***** Task inputs

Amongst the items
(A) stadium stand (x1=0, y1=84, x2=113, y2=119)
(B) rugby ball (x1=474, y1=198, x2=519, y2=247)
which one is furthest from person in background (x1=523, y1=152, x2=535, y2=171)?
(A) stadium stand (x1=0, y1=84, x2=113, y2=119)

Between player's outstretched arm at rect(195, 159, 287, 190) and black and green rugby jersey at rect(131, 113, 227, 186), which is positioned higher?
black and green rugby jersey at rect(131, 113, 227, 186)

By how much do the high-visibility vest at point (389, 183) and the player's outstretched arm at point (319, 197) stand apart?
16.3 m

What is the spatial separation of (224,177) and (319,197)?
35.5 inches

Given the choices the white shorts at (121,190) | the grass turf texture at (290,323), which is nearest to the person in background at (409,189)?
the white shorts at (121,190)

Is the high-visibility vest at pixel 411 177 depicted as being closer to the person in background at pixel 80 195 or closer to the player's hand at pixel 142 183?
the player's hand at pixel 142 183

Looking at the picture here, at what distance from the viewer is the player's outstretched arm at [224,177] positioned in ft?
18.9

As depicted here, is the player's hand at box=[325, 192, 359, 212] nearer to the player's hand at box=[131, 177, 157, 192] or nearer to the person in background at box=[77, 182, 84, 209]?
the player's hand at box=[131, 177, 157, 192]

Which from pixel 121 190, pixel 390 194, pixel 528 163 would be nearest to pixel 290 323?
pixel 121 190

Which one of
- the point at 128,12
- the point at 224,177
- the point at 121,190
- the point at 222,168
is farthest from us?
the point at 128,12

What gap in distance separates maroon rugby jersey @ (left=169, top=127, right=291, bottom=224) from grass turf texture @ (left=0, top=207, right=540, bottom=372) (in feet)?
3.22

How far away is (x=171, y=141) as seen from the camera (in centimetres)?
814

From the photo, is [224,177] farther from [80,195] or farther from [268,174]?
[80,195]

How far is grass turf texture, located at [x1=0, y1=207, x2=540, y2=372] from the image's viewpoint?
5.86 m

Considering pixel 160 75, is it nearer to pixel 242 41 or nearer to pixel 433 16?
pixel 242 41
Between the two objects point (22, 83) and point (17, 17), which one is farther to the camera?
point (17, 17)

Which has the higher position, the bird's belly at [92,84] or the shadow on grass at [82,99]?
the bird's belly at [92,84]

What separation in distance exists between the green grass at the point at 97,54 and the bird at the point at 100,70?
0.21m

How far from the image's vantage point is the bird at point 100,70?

**********

[Directive] Please reproduce each line exactly as written.

[Answer to this problem]
Amongst the items
(A) stadium stand (x1=0, y1=84, x2=113, y2=119)
(B) rugby ball (x1=474, y1=198, x2=519, y2=247)
which one is furthest from person in background (x1=523, y1=152, x2=535, y2=171)?
(A) stadium stand (x1=0, y1=84, x2=113, y2=119)

Between player's outstretched arm at rect(195, 159, 287, 190) and black and green rugby jersey at rect(131, 113, 227, 186), which is positioned higher?
black and green rugby jersey at rect(131, 113, 227, 186)

By how much do the high-visibility vest at point (389, 183) and the player's outstretched arm at point (319, 197) stand apart?
16.3 m

What is the spatial separation of (224,177) and (319,197)?
35.5 inches

Given the choices the white shorts at (121,190) | the grass turf texture at (290,323), which is nearest to the person in background at (409,189)?
the white shorts at (121,190)

Is the high-visibility vest at pixel 411 177 depicted as being closer to the person in background at pixel 80 195 or closer to the player's hand at pixel 142 183?
the player's hand at pixel 142 183

Looking at the picture here, at what distance from the viewer is the player's outstretched arm at [224,177] positioned in ft?
18.9

As depicted here, is the player's hand at box=[325, 192, 359, 212] nearer to the player's hand at box=[131, 177, 157, 192] or nearer to the person in background at box=[77, 182, 84, 209]?
the player's hand at box=[131, 177, 157, 192]

Which from pixel 121 190, pixel 390 194, pixel 528 163 would be nearest to pixel 290 323?
pixel 121 190

Which one of
- the point at 128,12
- the point at 224,177
- the point at 121,190
- the point at 222,168
is farthest from us?
the point at 128,12

What gap in distance separates maroon rugby jersey @ (left=169, top=127, right=291, bottom=224) from grass turf texture @ (left=0, top=207, right=540, bottom=372) (in feet)?
3.22

How far away is (x=171, y=141) as seen from the camera (in centimetres)?
814

From the photo, is [224,177] farther from [80,195] or farther from [268,174]?
[80,195]

How far is grass turf texture, located at [x1=0, y1=207, x2=540, y2=372] from the image's viewpoint?
5.86 m

Considering pixel 160 75, is it nearer to pixel 242 41 or nearer to pixel 433 16?
pixel 242 41
Between the two objects point (22, 83) and point (17, 17), which one is farther to the camera?
point (17, 17)

Which has the higher position, the bird's belly at [92,84] or the shadow on grass at [82,99]?
the bird's belly at [92,84]

What separation in distance exists between the green grass at the point at 97,54 and the bird at the point at 100,70?
0.21m

How far from the image's vantage point is the bird at point 100,70?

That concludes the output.